Available records:
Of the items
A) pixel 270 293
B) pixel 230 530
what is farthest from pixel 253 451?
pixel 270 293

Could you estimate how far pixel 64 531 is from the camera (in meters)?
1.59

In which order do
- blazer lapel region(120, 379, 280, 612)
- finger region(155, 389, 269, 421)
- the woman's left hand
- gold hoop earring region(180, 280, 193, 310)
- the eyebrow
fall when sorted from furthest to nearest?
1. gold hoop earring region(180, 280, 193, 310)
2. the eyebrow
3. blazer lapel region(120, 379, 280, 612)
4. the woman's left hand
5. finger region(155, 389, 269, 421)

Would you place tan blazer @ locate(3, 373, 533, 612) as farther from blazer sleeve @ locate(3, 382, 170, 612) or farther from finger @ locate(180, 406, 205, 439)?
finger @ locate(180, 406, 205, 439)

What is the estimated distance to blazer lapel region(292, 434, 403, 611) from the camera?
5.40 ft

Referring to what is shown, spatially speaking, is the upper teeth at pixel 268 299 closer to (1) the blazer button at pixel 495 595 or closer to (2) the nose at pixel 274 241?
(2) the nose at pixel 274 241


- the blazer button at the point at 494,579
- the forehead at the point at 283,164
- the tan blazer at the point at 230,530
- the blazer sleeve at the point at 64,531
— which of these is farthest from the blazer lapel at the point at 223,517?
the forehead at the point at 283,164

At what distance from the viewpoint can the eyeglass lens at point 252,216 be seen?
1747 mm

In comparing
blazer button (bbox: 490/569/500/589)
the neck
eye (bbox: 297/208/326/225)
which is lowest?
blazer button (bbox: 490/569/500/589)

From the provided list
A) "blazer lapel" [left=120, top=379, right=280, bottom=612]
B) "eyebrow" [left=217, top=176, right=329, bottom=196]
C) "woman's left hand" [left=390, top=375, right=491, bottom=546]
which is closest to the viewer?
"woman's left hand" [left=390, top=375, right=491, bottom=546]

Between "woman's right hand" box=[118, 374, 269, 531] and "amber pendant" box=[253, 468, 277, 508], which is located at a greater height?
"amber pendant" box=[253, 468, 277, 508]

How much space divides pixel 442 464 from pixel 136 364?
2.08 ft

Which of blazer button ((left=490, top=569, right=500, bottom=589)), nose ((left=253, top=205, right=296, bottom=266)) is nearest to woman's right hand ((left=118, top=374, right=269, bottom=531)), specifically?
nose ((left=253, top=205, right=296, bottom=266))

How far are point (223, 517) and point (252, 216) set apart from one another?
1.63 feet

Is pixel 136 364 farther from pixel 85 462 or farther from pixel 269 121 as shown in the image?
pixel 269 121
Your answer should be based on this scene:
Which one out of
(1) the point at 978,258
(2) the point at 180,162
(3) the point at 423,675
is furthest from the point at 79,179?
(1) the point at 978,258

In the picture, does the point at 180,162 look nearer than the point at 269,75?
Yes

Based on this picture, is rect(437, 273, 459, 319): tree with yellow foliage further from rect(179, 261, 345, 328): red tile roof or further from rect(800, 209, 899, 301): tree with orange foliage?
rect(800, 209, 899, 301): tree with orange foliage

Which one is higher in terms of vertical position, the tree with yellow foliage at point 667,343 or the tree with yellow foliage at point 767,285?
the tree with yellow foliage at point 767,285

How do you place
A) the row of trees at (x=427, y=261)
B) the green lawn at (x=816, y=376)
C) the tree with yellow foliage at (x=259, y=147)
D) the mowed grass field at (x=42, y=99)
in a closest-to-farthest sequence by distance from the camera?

Problem details:
Set out every line of the records above as a JSON list of strings, one string per line, leaving out the blank lines.

Reply to the task:
[
  "Of the items",
  "A) pixel 270 293",
  "B) pixel 230 530",
  "what is farthest from pixel 253 451?",
  "pixel 270 293",
  "Could you estimate how far pixel 64 531 is from the camera (in meters)?",
  "1.59",
  "In which order do",
  "- blazer lapel region(120, 379, 280, 612)",
  "- finger region(155, 389, 269, 421)",
  "- the woman's left hand",
  "- gold hoop earring region(180, 280, 193, 310)",
  "- the eyebrow",
  "fall when sorted from furthest to nearest?",
  "1. gold hoop earring region(180, 280, 193, 310)",
  "2. the eyebrow",
  "3. blazer lapel region(120, 379, 280, 612)",
  "4. the woman's left hand",
  "5. finger region(155, 389, 269, 421)",
  "Would you place tan blazer @ locate(3, 373, 533, 612) as farther from blazer sleeve @ locate(3, 382, 170, 612) or farther from finger @ locate(180, 406, 205, 439)?",
  "finger @ locate(180, 406, 205, 439)",
  "What is the estimated distance to blazer lapel region(292, 434, 403, 611) from the camera?",
  "5.40 ft",
  "Referring to what is shown, spatially speaking, is the upper teeth at pixel 268 299 closer to (1) the blazer button at pixel 495 595 or closer to (2) the nose at pixel 274 241?",
  "(2) the nose at pixel 274 241",
  "- the blazer button at the point at 494,579",
  "- the forehead at the point at 283,164",
  "- the tan blazer at the point at 230,530",
  "- the blazer sleeve at the point at 64,531",
  "— which of these is farthest from the blazer lapel at the point at 223,517?",
  "the forehead at the point at 283,164",
  "At what distance from the viewpoint can the eyeglass lens at point 252,216 be seen?",
  "1747 mm",
  "In comparing",
  "blazer button (bbox: 490/569/500/589)",
  "the neck",
  "eye (bbox: 297/208/326/225)",
  "which is lowest?",
  "blazer button (bbox: 490/569/500/589)",
  "From the provided list",
  "A) \"blazer lapel\" [left=120, top=379, right=280, bottom=612]",
  "B) \"eyebrow\" [left=217, top=176, right=329, bottom=196]",
  "C) \"woman's left hand\" [left=390, top=375, right=491, bottom=546]",
  "which is closest to the viewer?",
  "\"woman's left hand\" [left=390, top=375, right=491, bottom=546]",
  "Between \"woman's right hand\" box=[118, 374, 269, 531] and \"amber pendant\" box=[253, 468, 277, 508], which is located at a greater height?",
  "\"amber pendant\" box=[253, 468, 277, 508]",
  "How much space divides pixel 442 464 from pixel 136 364?",
  "2.08 ft",
  "Which of blazer button ((left=490, top=569, right=500, bottom=589)), nose ((left=253, top=205, right=296, bottom=266)) is nearest to woman's right hand ((left=118, top=374, right=269, bottom=531)), specifically?",
  "nose ((left=253, top=205, right=296, bottom=266))",
  "How far are point (223, 517) and point (252, 216) set apart from one another?",
  "1.63 feet",
  "Is pixel 136 364 farther from pixel 85 462 or farther from pixel 269 121 as shown in the image?",
  "pixel 269 121",
  "Your answer should be based on this scene:",
  "Which one out of",
  "(1) the point at 978,258",
  "(2) the point at 180,162",
  "(3) the point at 423,675",
  "is furthest from the point at 79,179?",
  "(1) the point at 978,258",
  "In the picture, does the point at 180,162 look nearer than the point at 269,75?",
  "Yes",
  "Based on this picture, is rect(437, 273, 459, 319): tree with yellow foliage further from rect(179, 261, 345, 328): red tile roof or further from rect(800, 209, 899, 301): tree with orange foliage?",
  "rect(800, 209, 899, 301): tree with orange foliage",
  "Which one is higher in terms of vertical position, the tree with yellow foliage at point 667,343 or the tree with yellow foliage at point 767,285?",
  "the tree with yellow foliage at point 767,285",
  "How do you place",
  "A) the row of trees at (x=427, y=261)",
  "B) the green lawn at (x=816, y=376)",
  "C) the tree with yellow foliage at (x=259, y=147)",
  "D) the mowed grass field at (x=42, y=99)",
  "in a closest-to-farthest sequence by distance from the camera?"
]